Hawgholic: Harley Goes Kabuki and Knievel

Bikes

Tokyo's Harley Holic and the funnest sled imaginable

Somewhere deep in the south of Tokyo is a tiny little workshop that is forever Milwaukee.

Hawgholics is the passion child of Gaku – one of the nicest fellahs you’re likely to meet and purveyor of some of the most nonsense-free Harley-Davidson based motorcycles you are ever likely to see.

“My first motorbike was a Shovelhead from 1984,” he tells me as we look at his amazing creation, a bike I’m calling the Kabuki-Knievel. “Ever since then it has just been Harley-Davidson for me.”

The bike stood out at 2015 Mooneyes Yokohama show – mostly because of its simple sense of fun and purposefulness. “The Desert Sled style is more popular in Triumphs, of course,” he tells me, “but this is based on a 1937 Flathead engine with a small K style frame.”

“The frame was made in Tokyo,” he says. It is adorned with a beautiful red white and blue paint job that fuses a Kabuki style look with the bonkers stunt rider who made Harley-Davidsons desirable for a generation of English kids growing up in the seventies. “I’ve never thought of the Evel thing with this bike before, Gaku says. But now you mention it.” Kabuki is a Japanese dance and theatrical form that emphasises skill and precision – and of course the colourful makeup worn by the practitioners.

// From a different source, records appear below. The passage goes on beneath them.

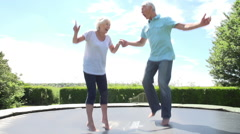 Senior Couple Bouncing On Trampoline In Slow Motion Stock Footage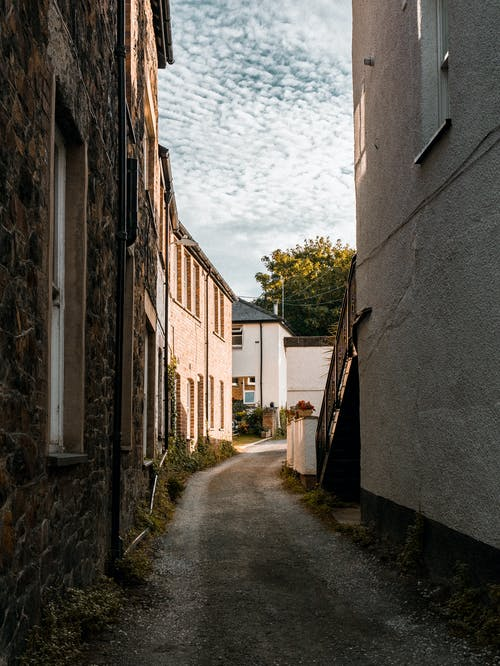 Empty narrow street with aged cobblestone buildings in old town in summer day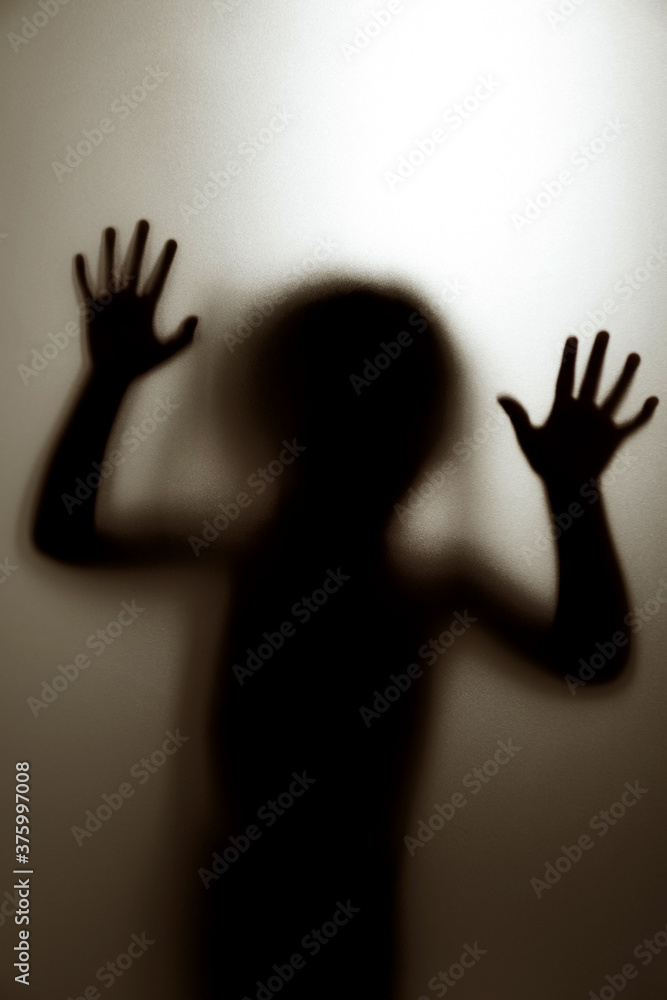 Fototapeta Ghost concept shadow of a child behind the matte glass blurry hand and body soft focus.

The thing that sticks in the mind about the Kabuki-Knievel Sled though, is that great tank work. “It’s very simple,” he tells me as he grabs a bag full of colourful magazine cuttings and shows me the lacquer that he renders the images with. “It is simple but effective.”

There are subtle little touches of humour and aesthetic gestures all over the bike – some that are functional, but most that just make the bike saturated in a sense of joy that is far away from that unreconstructed machismo that so many Harley-Davidsons encapsulate.

“The clips are just for show, but would really help with cooling,” he says. There are those pretty but less than functional countersunk drill things in the

There are those pretty, but less-than-functional, countersunk drill things in the crank case and a custom exhaust that looks like it has been hammered out on the back of an old rock somewhere in the desert near Barstow.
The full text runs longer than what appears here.